Continuous-Line Quilting Designs – A Review

My machine quilting has improved tremendously over the last six months. It’s amazing what quilting for a couple of hours every day will do. This current large piece is moving along nicely, and I’m taking the time to really think about how every element has to work perfectly together.

But…I still need quilting ideas and help. For the longest time I’ve heard about Continuous Quilting Designs, and I’ve looked at them, mentally followed them, and then wondered how on earth I could possibly do that. Now that I’m expanding my repertoire, I am still kind of confused about creating a whole motif in one section of a quilt.

I found the answer. Laura Lee Fritz has a series of books with C & T Publishing, and I just had a read-through of 250 New Continuous-Line Quilting Designs. In the words of my students, “OMG, I get it!” Within the first couple of pages I knew I could do this. Laura spells it out simply and completely – how to do EVERY single step. From setting up the book itself for easy use to the types of water-soluble stabilizer to transfer of design to actually doing the quilting – there is no question you will feel like you can create every single one of these designs.

It never occurred to me to trace the design. Maybe that is an obvious step to a lot of people, but “free motion” to me means free-hand. Not so. Here’s what Laura says:

“If you aren’t ready to make the leap into free-motion quilting, there are simple steps to follow to transfer the designs onto your quilt top. 1. You can trace your designs onto water-soluble stabilizer with a permanent pen (Sharpie and Pilot are good choices) and quilt through it as the topmost layer of your quilt. Try the Solvy stabilizers made by Sulky, or Dissolve from Superior Threads, as they really do wash out of the cloth.” (page 4).

There was such a moment of a-ha for me. So that’s how you do it.

Here’s a really important note that makes a lot of sense to me, given the work I’ve done with dyslexic students and my readings on brain research.

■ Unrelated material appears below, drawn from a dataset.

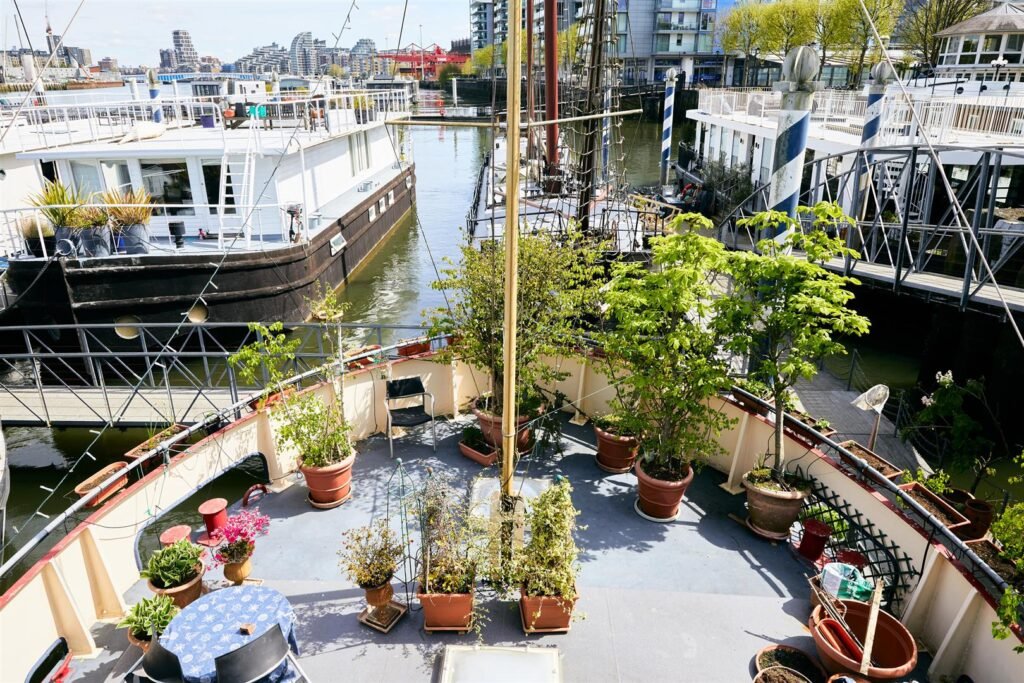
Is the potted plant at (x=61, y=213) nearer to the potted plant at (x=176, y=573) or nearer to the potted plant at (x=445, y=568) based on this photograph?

“Begin by tracing the designs with your fingertips or a pencil to practice the paths, and you will learn to stitch many of them free-hand. This tracing makes the pattern a physical memory and helps you quilt more smoothly.” (page 8) Muscles have memory, and I need to practice moving the paper design as though it were cloth, to help train my fingers and eyes just where I need to go. This one sentence tells me Laura really understands this process.

As for the designs, Laura has the following sections: Globe Trotting, Scrolls and Angles, Wilderness, Oldtime Cowboys, Heroic Moments, Wetlands, Baseball, and Edge of Town. I’m looking at the headings, thinking “no way.” Turns out there is at least one design in each section that I could incorporate without really even thinking about it.

This is an excellent resource for both beginning and intermediate quilters, on a domestic or long-arm machine. I would think, if I still did hand quilting, that this would really free up design for me. I strongly recommend this book for your library.

PS – in accordance with FTC guidelines, I need to tell you I received a free e-book of this title, with the condition that I would write  a review. Viewers of my blog know that I am honest and wouldn’t do anything that would lead you astray in books or materials. My reviews are from the heart and meant to be helpful.